- Passage shown
———
Dark carbon fixation in tropical-subtropical lagoon and bay regional intertidal sediments under the effect of vegetation: controlling factors and driving microorganisms

Coastal blue carbon ecosystems dominated by mangroves, salt marshes and seagrass beds are conventionally recognized as major carbon sources. Dark carbon fixation (DCF) by sediment chemoautotrophs also substantially contributes to sediment organic carbon (SOC), particularly in tropical and subtropical zones. But how vegetation types and regional differences could affect DCF remains poorly understood. Here, we integrated sediment biogeochemical assays, 16S rRNA amplicon sequencing, PCR and qPCR analyses to investigate microbial communities and Calvin-Benson-Bassham (CBB) cycle key genes (cbbL and cbbM) in rhizosphere and non-rhizosphere sediments across two tropical lagoons (Li’an Port, Xincun Bay) and one subtropical semi-enclosed bay (Tieshan Port). Our results revealed that the sediment inorganic carbon (SIC) content reached 13.42 g kg-1 in seagrass and mangrove rhizosphere sediments, significantly higher than 1.48 g kg-1 in non-rhizosphere sediments (one way ANOVA, P < 0.05), while SOC contents showed no significant discrepancy (0.68 vs 0.73 g kg-1, one way ANOVA, P > 0.05), suggesting vegetation strongly regulates SIC distribution. The dark carbon fixation rate ranged from 0.31 to 0.72 mmol C m-2 d-1 in surface rhizosphere sediments and 0.46 to 0.69 mmol C m-2 d-1 in non-rhizosphere areas, with no statistical difference between the two habitats (one way ANOVA, P > 0.05). Sulfur-oxidizing Proteobacteria were the primary chemoautotrophs within our sampling results. γ-Proteobacteria carrying cbbL dominated lagoon environments, while α- and β-Proteobacteria associated with cbbM prevailed in Tieshan Port. In lagoon rhizosphere sediments, cbbL abundance showed stronger environmental correlations than cbbM, and such difference was absent in bays and unvegetated regions. Mixed seagrass beds increased SOC storage relative to single-species habitats but suppressed cbbL and cbbM abundance. Moreover, anthropogenic interference notably lowered sediment cbbM abundance and weakened the DCF potential of vegetated sediments. This study clarifies DCF patterns and driving factors in tropical-subtropical coastal regions, providing theoretical support for precise ecosystem conservation and blue carbon management.
———
- Provided material
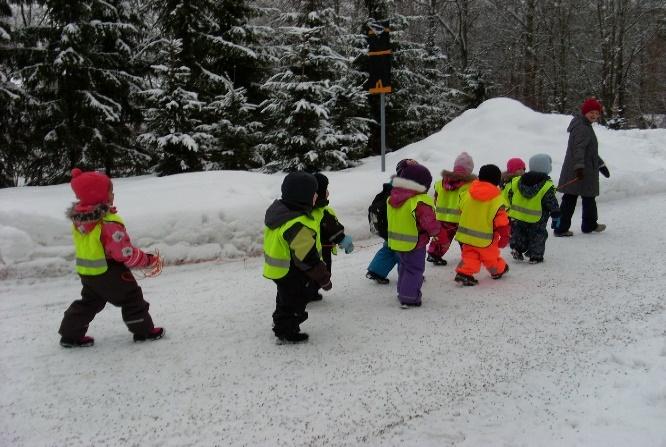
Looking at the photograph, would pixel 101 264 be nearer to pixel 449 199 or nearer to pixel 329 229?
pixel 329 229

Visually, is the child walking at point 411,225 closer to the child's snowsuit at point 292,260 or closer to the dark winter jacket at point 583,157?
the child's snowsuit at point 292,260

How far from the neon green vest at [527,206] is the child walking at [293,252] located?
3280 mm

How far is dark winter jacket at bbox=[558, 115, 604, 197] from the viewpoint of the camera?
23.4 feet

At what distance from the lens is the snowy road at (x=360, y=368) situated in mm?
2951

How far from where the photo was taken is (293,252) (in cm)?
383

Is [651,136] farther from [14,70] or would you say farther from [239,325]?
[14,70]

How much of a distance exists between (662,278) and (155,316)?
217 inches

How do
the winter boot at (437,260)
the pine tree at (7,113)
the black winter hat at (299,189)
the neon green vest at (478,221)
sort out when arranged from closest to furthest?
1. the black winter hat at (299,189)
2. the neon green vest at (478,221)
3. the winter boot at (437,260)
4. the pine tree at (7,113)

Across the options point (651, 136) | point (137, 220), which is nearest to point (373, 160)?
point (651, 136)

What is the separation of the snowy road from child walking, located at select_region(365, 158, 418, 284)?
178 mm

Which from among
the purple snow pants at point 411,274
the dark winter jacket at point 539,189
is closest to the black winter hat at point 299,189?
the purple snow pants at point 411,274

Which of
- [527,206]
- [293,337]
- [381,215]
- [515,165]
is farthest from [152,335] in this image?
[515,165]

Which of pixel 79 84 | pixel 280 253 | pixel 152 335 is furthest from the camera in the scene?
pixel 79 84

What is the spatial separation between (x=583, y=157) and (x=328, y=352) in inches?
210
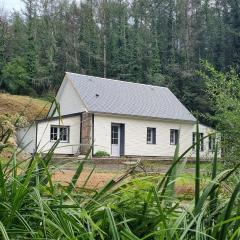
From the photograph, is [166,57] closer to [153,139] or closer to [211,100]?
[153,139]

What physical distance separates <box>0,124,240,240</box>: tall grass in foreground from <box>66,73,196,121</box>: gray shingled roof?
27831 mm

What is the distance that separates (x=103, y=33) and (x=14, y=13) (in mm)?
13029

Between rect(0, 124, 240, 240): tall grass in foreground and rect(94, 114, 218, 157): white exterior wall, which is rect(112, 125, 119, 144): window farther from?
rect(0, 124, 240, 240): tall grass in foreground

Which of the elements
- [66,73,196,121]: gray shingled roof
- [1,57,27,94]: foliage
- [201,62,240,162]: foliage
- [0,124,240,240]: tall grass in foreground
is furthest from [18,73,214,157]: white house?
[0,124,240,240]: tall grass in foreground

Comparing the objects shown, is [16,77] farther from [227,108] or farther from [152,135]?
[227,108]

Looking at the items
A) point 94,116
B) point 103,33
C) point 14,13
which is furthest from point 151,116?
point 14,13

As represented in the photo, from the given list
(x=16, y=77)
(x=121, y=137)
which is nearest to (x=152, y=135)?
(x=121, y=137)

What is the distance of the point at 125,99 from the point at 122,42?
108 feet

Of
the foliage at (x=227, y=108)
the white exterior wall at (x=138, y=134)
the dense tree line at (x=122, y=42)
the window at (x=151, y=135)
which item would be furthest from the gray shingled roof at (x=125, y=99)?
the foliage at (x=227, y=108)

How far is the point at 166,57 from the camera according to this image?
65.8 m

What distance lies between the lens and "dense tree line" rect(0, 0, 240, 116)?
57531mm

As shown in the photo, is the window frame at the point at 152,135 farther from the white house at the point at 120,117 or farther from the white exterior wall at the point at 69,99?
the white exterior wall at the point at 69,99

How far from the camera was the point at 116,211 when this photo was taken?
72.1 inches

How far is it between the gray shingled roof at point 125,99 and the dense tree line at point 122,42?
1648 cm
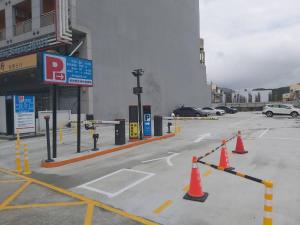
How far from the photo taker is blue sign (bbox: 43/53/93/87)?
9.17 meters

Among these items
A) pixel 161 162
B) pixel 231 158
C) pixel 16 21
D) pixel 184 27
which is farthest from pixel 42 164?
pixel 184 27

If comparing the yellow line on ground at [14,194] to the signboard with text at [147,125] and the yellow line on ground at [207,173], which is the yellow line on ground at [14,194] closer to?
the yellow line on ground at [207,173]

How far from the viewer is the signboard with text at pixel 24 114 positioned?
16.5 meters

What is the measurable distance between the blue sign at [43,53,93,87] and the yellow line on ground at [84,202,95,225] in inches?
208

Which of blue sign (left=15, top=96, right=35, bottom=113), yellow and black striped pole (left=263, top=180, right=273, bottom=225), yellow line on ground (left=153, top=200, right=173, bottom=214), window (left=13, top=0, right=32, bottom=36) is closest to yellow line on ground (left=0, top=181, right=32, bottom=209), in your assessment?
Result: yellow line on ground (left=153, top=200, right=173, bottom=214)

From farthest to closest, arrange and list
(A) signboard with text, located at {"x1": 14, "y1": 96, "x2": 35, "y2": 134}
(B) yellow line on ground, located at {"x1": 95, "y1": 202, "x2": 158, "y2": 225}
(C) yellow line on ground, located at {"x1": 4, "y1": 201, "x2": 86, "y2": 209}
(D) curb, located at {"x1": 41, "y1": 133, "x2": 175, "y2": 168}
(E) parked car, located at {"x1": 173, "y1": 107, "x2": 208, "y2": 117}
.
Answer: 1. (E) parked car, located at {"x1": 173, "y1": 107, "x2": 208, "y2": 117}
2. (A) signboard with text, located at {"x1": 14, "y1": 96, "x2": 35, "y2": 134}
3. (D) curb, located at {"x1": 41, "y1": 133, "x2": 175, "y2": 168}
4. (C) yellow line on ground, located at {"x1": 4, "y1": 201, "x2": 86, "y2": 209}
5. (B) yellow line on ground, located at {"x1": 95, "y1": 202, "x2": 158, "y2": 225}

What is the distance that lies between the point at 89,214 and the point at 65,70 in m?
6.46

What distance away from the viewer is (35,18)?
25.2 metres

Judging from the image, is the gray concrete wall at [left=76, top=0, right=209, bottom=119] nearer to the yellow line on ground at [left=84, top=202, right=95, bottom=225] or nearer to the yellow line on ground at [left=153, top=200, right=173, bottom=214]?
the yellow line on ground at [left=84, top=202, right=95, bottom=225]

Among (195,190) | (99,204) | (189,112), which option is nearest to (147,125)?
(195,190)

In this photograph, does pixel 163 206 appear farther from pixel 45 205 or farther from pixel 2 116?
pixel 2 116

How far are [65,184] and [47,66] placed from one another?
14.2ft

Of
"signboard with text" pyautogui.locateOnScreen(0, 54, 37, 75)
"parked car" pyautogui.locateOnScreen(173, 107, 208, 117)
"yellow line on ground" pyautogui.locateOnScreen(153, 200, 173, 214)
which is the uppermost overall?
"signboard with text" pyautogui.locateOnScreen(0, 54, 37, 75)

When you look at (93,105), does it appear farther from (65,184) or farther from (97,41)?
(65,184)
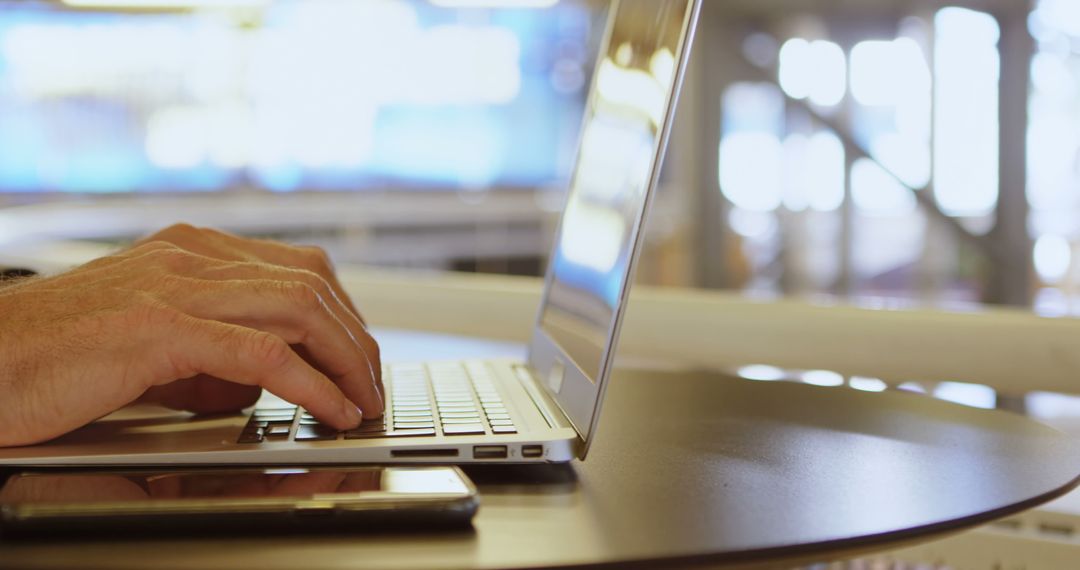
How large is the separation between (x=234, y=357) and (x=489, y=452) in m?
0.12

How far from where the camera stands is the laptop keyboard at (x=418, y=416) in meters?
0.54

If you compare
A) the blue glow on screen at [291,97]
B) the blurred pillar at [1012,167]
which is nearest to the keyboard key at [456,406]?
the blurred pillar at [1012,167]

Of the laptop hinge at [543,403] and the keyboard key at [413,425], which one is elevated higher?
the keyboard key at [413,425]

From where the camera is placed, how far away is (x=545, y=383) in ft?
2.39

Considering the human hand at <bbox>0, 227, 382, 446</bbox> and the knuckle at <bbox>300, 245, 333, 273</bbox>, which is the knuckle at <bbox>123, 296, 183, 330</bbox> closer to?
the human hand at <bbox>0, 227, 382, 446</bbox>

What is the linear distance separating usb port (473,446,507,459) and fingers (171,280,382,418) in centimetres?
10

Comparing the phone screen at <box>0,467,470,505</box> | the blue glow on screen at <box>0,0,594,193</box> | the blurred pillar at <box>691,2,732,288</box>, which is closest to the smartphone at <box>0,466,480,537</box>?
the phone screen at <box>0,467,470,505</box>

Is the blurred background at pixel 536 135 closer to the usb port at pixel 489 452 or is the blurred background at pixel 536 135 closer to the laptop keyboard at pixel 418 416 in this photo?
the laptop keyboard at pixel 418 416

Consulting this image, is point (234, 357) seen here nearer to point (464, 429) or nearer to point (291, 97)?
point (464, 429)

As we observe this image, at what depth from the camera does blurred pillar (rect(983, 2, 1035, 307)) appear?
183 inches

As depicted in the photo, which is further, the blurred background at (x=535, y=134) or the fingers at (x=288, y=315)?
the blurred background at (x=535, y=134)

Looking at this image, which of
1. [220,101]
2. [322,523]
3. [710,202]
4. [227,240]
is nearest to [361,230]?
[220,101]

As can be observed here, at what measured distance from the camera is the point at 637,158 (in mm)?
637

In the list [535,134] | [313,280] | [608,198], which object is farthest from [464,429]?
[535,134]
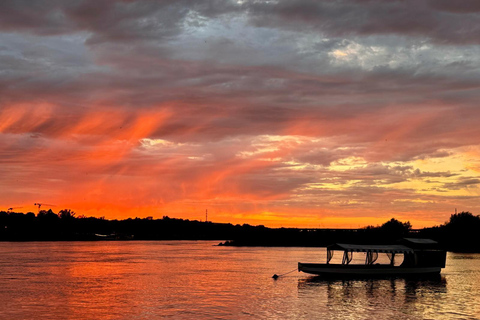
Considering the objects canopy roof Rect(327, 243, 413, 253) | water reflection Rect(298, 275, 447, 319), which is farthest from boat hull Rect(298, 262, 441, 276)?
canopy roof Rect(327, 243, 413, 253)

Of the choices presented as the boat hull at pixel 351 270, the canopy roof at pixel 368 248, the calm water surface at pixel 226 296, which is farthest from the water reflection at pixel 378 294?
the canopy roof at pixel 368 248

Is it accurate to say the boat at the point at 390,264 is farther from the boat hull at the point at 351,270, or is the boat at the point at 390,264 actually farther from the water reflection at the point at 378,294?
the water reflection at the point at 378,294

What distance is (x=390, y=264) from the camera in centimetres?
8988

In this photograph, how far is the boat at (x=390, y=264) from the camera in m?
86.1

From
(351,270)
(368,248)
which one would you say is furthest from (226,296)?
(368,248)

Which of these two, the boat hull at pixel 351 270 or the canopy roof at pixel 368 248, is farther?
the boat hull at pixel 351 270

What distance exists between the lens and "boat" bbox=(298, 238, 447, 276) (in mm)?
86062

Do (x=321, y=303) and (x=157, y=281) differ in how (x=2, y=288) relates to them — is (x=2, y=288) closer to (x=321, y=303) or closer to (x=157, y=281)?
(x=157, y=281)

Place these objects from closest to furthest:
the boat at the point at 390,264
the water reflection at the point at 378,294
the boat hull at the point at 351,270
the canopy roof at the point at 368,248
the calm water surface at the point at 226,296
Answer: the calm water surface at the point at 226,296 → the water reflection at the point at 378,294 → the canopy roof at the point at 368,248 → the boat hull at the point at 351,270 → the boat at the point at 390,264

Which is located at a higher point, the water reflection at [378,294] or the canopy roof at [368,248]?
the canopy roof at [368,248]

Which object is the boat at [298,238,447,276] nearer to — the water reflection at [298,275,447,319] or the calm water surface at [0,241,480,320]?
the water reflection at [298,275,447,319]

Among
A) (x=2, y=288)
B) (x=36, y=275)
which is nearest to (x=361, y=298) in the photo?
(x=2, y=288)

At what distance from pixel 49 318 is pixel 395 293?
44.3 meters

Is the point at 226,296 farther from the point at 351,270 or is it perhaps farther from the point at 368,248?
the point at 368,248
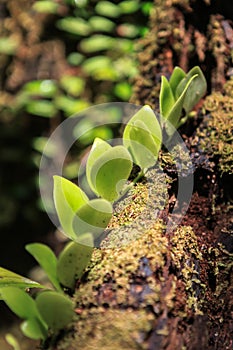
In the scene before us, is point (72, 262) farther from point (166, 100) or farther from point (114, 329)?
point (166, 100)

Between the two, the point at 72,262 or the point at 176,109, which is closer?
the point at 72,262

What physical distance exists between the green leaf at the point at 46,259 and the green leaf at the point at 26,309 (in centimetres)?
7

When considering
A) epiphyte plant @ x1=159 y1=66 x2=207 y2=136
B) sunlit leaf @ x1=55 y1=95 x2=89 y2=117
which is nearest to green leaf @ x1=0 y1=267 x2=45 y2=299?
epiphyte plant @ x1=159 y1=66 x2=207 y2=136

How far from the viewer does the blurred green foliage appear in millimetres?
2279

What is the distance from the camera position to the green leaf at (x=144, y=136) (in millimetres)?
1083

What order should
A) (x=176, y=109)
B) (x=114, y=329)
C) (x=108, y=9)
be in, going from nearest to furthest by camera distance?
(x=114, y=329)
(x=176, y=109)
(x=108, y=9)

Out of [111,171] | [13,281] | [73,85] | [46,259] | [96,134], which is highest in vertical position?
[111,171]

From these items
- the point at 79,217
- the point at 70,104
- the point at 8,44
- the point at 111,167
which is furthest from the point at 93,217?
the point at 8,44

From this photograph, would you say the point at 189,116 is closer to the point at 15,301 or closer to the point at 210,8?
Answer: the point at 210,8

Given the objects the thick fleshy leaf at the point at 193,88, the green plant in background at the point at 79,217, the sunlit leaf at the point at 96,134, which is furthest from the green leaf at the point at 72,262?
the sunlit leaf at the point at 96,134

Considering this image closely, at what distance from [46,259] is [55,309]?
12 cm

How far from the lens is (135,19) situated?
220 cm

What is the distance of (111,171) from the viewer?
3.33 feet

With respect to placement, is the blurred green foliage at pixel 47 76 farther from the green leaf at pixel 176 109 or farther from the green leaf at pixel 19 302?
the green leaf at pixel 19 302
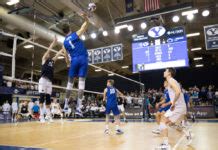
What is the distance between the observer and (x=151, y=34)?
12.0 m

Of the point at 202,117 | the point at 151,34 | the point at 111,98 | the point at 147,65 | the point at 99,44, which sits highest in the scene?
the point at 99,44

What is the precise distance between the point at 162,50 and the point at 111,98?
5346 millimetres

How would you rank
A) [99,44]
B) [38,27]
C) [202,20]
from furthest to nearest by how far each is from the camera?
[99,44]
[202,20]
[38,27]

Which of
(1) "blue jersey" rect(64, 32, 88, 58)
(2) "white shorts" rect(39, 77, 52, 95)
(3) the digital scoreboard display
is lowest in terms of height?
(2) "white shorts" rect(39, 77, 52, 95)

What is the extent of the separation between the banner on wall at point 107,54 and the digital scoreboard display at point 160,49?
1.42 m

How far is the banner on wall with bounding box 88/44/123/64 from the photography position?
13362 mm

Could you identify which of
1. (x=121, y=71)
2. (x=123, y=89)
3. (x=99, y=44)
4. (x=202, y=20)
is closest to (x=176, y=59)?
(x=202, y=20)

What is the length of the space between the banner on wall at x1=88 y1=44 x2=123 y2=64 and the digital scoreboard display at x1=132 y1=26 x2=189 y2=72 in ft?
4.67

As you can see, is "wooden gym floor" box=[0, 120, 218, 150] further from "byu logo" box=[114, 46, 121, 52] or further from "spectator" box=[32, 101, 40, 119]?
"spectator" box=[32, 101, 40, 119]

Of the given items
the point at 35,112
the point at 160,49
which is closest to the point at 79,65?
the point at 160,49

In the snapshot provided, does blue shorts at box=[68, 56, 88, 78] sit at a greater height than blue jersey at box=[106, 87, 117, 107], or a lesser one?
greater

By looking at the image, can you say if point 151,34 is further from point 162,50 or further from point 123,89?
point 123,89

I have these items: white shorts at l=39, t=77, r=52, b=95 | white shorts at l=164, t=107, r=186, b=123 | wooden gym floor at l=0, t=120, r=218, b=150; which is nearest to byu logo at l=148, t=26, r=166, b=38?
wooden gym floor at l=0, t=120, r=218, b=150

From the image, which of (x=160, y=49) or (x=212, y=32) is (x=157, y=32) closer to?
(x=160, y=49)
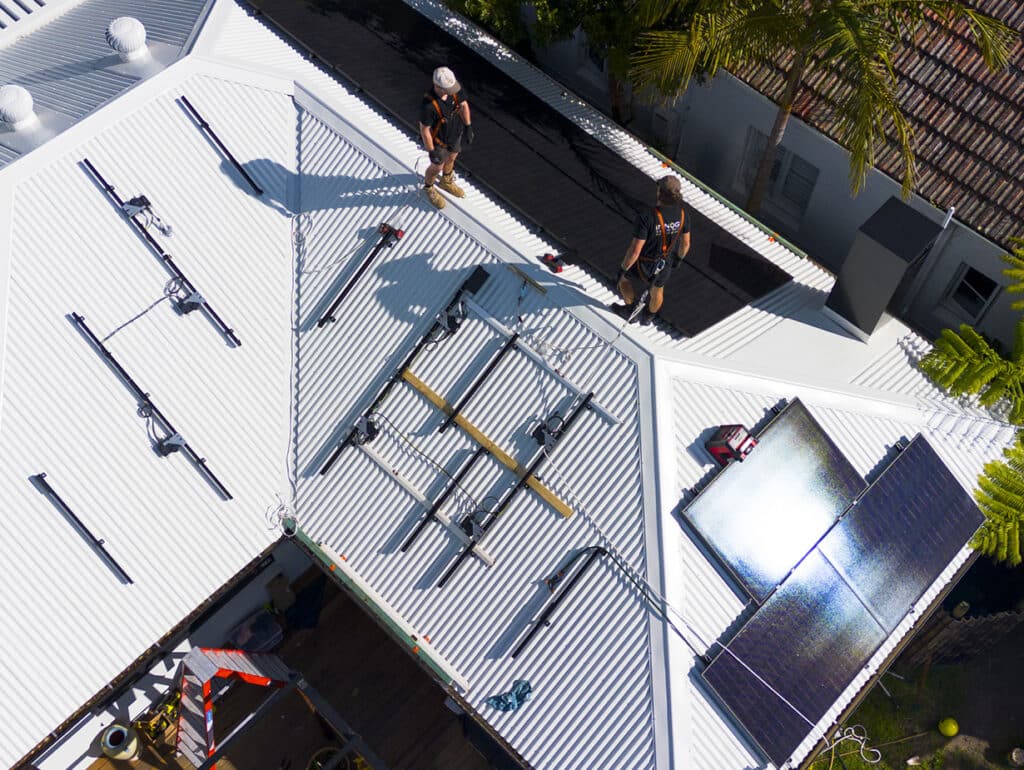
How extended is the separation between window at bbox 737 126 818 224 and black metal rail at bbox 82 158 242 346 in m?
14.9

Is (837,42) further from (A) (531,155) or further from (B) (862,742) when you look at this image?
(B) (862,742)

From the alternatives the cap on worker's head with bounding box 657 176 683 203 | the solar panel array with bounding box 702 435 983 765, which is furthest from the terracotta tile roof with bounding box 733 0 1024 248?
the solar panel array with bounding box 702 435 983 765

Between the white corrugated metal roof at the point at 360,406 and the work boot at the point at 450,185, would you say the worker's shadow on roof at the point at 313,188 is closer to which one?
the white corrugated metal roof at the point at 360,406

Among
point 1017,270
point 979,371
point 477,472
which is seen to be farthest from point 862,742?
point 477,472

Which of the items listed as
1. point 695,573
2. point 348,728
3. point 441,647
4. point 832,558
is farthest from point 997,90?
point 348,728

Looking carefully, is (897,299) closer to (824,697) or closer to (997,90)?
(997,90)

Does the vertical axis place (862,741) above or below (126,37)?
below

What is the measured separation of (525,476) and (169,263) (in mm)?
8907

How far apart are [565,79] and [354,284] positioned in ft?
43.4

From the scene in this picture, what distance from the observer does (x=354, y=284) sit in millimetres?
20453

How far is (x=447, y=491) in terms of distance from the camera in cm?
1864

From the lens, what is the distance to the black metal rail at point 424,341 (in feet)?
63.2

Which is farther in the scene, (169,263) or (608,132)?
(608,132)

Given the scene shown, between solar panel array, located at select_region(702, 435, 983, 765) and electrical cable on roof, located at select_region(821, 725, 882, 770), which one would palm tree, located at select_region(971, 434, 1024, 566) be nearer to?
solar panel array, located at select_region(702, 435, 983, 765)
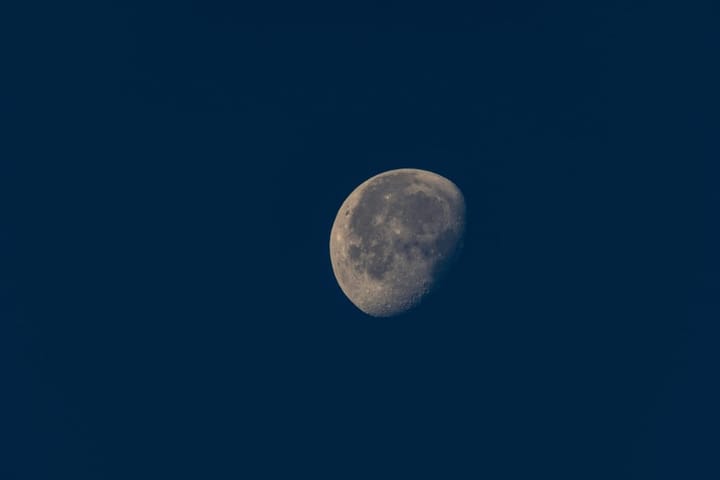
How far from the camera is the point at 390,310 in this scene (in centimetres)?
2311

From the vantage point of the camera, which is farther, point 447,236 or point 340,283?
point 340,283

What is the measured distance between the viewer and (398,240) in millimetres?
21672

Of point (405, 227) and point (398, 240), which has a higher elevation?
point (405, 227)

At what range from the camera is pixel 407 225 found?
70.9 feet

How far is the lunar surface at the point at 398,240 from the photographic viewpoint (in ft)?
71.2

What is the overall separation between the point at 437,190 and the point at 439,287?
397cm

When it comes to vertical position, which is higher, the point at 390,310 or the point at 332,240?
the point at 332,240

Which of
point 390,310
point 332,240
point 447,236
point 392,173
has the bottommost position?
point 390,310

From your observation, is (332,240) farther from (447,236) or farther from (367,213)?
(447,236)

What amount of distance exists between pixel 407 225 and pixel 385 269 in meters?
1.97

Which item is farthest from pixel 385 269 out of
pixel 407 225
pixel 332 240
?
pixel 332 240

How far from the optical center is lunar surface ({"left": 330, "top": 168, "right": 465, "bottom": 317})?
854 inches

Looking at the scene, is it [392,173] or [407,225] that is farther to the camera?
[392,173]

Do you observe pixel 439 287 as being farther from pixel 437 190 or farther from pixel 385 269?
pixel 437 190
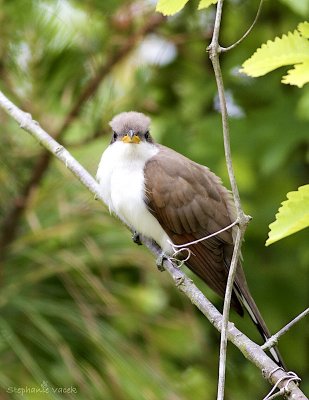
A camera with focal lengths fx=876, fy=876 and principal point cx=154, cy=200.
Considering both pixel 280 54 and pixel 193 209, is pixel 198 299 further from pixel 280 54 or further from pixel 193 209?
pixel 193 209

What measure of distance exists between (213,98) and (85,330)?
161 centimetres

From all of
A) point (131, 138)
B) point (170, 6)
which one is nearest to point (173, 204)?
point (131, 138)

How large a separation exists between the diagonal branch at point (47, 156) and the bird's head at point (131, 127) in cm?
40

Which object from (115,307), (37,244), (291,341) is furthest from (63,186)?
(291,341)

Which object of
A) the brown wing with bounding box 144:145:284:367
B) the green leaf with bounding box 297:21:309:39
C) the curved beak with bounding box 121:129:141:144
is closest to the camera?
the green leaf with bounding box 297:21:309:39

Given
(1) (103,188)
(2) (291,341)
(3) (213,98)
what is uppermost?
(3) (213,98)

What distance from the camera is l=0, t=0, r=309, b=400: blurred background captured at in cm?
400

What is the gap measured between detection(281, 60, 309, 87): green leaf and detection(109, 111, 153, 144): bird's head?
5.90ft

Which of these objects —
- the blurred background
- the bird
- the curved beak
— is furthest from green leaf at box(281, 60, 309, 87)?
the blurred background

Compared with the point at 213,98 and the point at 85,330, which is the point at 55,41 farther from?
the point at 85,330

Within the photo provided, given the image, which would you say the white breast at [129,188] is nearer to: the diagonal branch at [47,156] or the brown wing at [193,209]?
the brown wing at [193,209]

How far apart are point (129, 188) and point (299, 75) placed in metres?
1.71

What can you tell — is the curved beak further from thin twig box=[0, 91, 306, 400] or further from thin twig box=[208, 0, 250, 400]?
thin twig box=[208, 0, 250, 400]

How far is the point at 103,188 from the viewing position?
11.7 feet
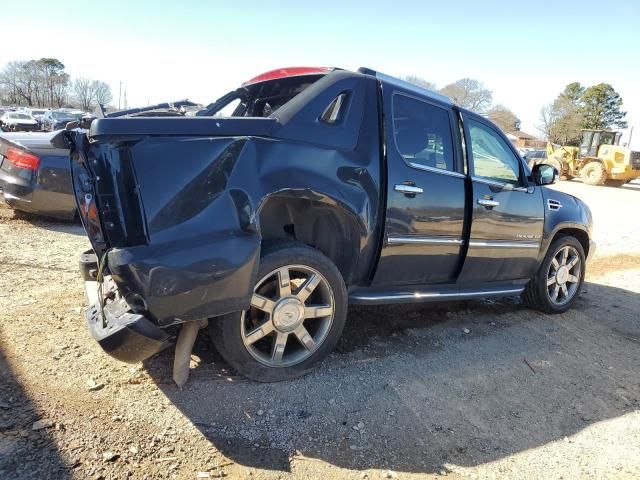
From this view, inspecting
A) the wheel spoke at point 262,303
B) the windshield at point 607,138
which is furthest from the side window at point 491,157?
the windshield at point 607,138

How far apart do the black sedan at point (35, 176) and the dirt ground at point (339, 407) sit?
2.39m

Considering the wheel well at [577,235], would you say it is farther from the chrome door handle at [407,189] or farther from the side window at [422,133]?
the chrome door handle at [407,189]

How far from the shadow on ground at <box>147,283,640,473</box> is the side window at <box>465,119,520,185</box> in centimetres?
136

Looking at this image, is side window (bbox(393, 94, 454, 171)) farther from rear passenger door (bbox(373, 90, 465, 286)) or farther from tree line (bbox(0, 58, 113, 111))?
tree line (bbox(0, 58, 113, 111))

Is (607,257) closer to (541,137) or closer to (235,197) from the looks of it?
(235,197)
———
- What to produce
Reproduce the entire passage on dark carbon fixation in intertidal sediments shown above, title included, word for word.

- Task response
Dark carbon fixation in tropical-subtropical lagoon and bay regional intertidal sediments under the effect of vegetation: controlling factors and driving microorganisms

Coastal blue carbon ecosystems dominated by mangroves, salt marshes and seagrass beds are conventionally recognized as major carbon sources. Dark carbon fixation (DCF) by sediment chemoautotrophs also substantially contributes to sediment organic carbon (SOC), particularly in tropical and subtropical zones. But how vegetation types and regional differences could affect DCF remains poorly understood. Here, we integrated sediment biogeochemical assays, 16S rRNA amplicon sequencing, PCR and qPCR analyses to investigate microbial communities and Calvin-Benson-Bassham (CBB) cycle key genes (cbbL and cbbM) in rhizosphere and non-rhizosphere sediments across two tropical lagoons (Li’an Port, Xincun Bay) and one subtropical semi-enclosed bay (Tieshan Port). Our results revealed that the sediment inorganic carbon (SIC) content reached 13.42 g kg-1 in seagrass and mangrove rhizosphere sediments, significantly higher than 1.48 g kg-1 in non-rhizosphere sediments (one way ANOVA, P < 0.05), while SOC contents showed no significant discrepancy (0.68 vs 0.73 g kg-1, one way ANOVA, P > 0.05), suggesting vegetation strongly regulates SIC distribution. The dark carbon fixation rate ranged from 0.31 to 0.72 mmol C m-2 d-1 in surface rhizosphere sediments and 0.46 to 0.69 mmol C m-2 d-1 in non-rhizosphere areas, with no statistical difference between the two habitats (one way ANOVA, P > 0.05). Sulfur-oxidizing Proteobacteria were the primary chemoautotrophs within our sampling results. γ-Proteobacteria carrying cbbL dominated lagoon environments, while α- and β-Proteobacteria associated with cbbM prevailed in Tieshan Port. In lagoon rhizosphere sediments, cbbL abundance showed stronger environmental correlations than cbbM, and such difference was absent in bays and unvegetated regions. Mixed seagrass beds increased SOC storage relative to single-species habitats but suppressed cbbL and cbbM abundance. Moreover, anthropogenic interference notably lowered sediment cbbM abundance and weakened the DCF potential of vegetated sediments. This study clarifies DCF patterns and driving factors in tropical-subtropical coastal regions, providing theoretical support for precise ecosystem conservation and blue carbon management.